=== Document extract ===

Any Israeli who buys into this fundamental analysis is unlikely to be overly perturbed about minor disruptions in relations with the United States.

Moreover, Mr Netanyahu’s forthcoming affront is very unlikely to harm either him or Israel in the United States. He could hardly be more disliked by the Obama administration, so he has very little to lose on that score. But personalities are so incidental to the “special relationship” between Israel and the United States that is not the subject of active debate or consideration in the American political conversation. It is a settled issue, accepted by the entire mainstream and resting on a rock-solid bipartisan consensus. For now, that is.

Therefore, as long as Mr Netanyahu can remain Israel’s prime minister, he will continue to be welcomed in Washington and treated with respect, and possibly even forced and phoney affection. The administration will continue to pursue its policies no matter how much he complains. They will ignore him. But they will not retaliate in any meaningful sense, because it’s just not worth the headache.

But it is all a very useful index of a growing dysfunctionality in the US-Israel relationship.

Those outside the United States who believe that Israel somehow controls American politics or policies, or that Israel is the dominant partner in the relationship, are clearly wrong. It’s a silly conspiracy theory that only reflects a profound ignorance about the actual mechanics of American policymaking.

However, those inside the United States who think that the Israeli-American relationship is rational or reasonable, and who do not recognise when and how it frequently drifts into the indefensible, are also misguided. It’s an absurdity that the leader of a small and dependent state would be welcomed in Congress, and honoured by a joint session no less, with the express purpose of bashing US foreign policy.

There is no need to indulge in clichéd hyperbole such as citing George Washington’s warnings about “excessive partiality” to foreign powers to recognise that this embarrassing dynamic is completely inappropriate for the United States. And, while there won’t be any direct fallout this time, the controversy moves Israel ever closer to becoming a partisan issue and a political football in the United States.

Clearly, aspects of the US-Israel relationship are developing in a direction that isn’t doing either country any favours.

The ISIS Theater of Cruelty

WASHINGTON — The waves lap languidly against the coastline as flickering, spectral images crackle back and forth across the screen. A seemingly endless parade of black-clad assassins, each leading his own sacrificial victim, files across the beachfront in a skillful montage with multiple angles, overhead shots and MTV-style rapid editing.

The camera lingers on the terror on the victims’ faces as one of the killers, singled out by his camouflage outfit, issues dire threats in distinctly American English with a light Arabic accent. The victims are then pushed facedown onto the sand and gruesomely decapitated, each man’s severed head being placed on top of his torso. The sea is seen as running red with blood.

So goes the latest snuff video by the Islamic State, also known as ISIS or ISIL, apparently showing the murder of 21 Egyptian Coptic Christian hostages in Libya. Yet again, the jihadist propaganda shocked friend and foe alike with its signature combination of high production values and stunning brutality.

This new video followed hard on the heels of another in February showing a captured Jordanian fighter pilot, First Lt. Moaz al-Kasasbeh, being burned alive. The agony of his immolation was ended only when a loader dumped concrete rubble on the site — a macabre dramatization of the jihadists’ claim of a moral equivalence between Jordan’s bombing raids against the Islamic State and their execution of a prisoner.

=== Provided information ===
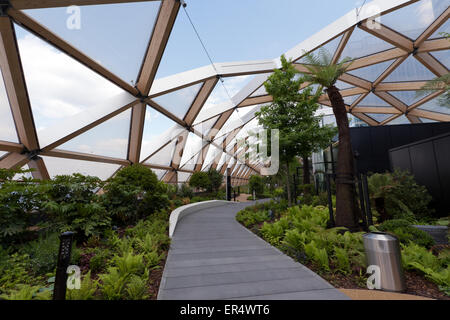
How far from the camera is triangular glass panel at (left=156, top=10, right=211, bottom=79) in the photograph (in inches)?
325

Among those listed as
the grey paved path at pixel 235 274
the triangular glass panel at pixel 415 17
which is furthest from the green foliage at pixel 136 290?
the triangular glass panel at pixel 415 17

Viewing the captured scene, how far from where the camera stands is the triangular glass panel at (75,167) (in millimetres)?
8559

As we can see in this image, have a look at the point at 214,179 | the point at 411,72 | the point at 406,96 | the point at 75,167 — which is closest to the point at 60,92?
the point at 75,167

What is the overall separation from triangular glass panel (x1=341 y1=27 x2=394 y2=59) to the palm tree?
7.33 m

=== Required actions ===
1 – List every line of the records that contains the string "triangular". Case counts.
2 – Write what comes next in the commentary text on Israel and the Islamic State videos, picking up right after its last sentence.

=== Answers for the exercise ===
1 –
How far from the camera is triangular glass panel at (left=156, top=10, right=211, bottom=79) in the photograph (in inches)?
the triangular glass panel at pixel 415 17
the triangular glass panel at pixel 415 17
Viewing the captured scene, how far from where the camera stands is the triangular glass panel at (75,167) (in millimetres)?
What is the overall separation from triangular glass panel (x1=341 y1=27 x2=394 y2=59) to the palm tree?

2 –
The Islamic State’s victims are typically made to wear orange jumpsuits, an obvious reference to detainees at the American military base in Guantánamo, Cuba. In the new video, the setting on the coast of the Mediterranean Sea is explained by its proximity to Europe (the spokesman repeats the Islamic State’s ambition to “conquer Rome”) and because the United States had “hidden” the killed Al Qaeda leader Osama bin Laden beneath the waves (he was buried at sea).

This symbolism is deliberate and typical: Built into the group’s elaborate scenarios is a sophisticated communications strategy intended to convey multiple messages to several audiences.

Both videos prompted outrage throughout the Arab world, particularly in Egypt and Jordan, with both countries launching bombing raids against Islamic State positions. The group appears unconcerned. A resolutely vanguardist organization, it seeks to violently impose a new reality on the populace, not to win the hearts and minds of a majority.

As for its adversaries, the Islamic State’s most obvious purpose is to sow fear. During its campaigns in Syria and Iraq, the group has demonstrated an alarming degree of success in terrorizing opponents. This imperative accounts for the videos’ escalating viciousness. Each new release must trump the last in spectacular sadism to keep potential enemies worrying about what unspeakable torments might be visited upon their tender flesh.

But the primary audience for Islamic State propaganda is not foreign governments. The group is recruiting Sunni tribesmen and foreign fighters faster than coalition airstrikes can deplete its forces. We are witnessing perhaps the greatest international volunteer force drive since the Spanish Civil War. And, as its new video demonstrates, the Islamic State, along with its slick propaganda, has now spread to Libya. Clearly, the jihadist message is getting through, but how?

The most obvious statement is strength and defiance: the empowerment that comes from the harshest possible retaliation against societies attacking the Islamic State. Hence the crude moral economy of reciprocity.

Millenarian buzzwords suffuse Islamic State rhetoric, which promises Muslim redemption from a history of humiliation. With soft focus, slow fades, color saturation, superimpositions and carefully layered soundtracks, the group’s most effective videos are haunting. Its fighters seem to hover, spectral and numinous, as if holy or angelic. They offer to transport the audience into an imaginary prophetic space in which “end times” approach: The return of the caliphate will burn “the crusader army in Dabiq” (a Syrian town which, in some traditions, is a Muslim equivalent of Armageddon).

The Islamic State’s messaging thus posits the group as a radical alternative to Western-inflected, modern global culture, as well as to the prevailing regional order in the Middle East. It mines the reservoir of collective Muslim cultural memory when it declares its leader, Abu Bakr al-Baghdadi, the new caliph.

The Islamic State’s atavistic aesthetic draws on the widespread notion that the earliest generations of Muslims practiced the purest form of Islam because they were nearer the time of revelation. Closeness to them means proximity to the divine will.

The paradox is that despite these foundational claims, the Islamic State project is quintessentially a movement grounded in modernity, a regressive political reaction to 21st-century grievances. Most Muslims are appalled by the Islamic State’s savagery and spectacles of glorified sadism. But its conflation of millenarian yearning and contemporary grievance, of a mystical desire to redeem history with more profane appeals such as Yazidi sex slaves or child brides as young as 9, is proving potent with a disturbingly large constituency of angry, alienated young men. However appalling it may be, the Islamic State has a clear, simple and internally consistent narrative.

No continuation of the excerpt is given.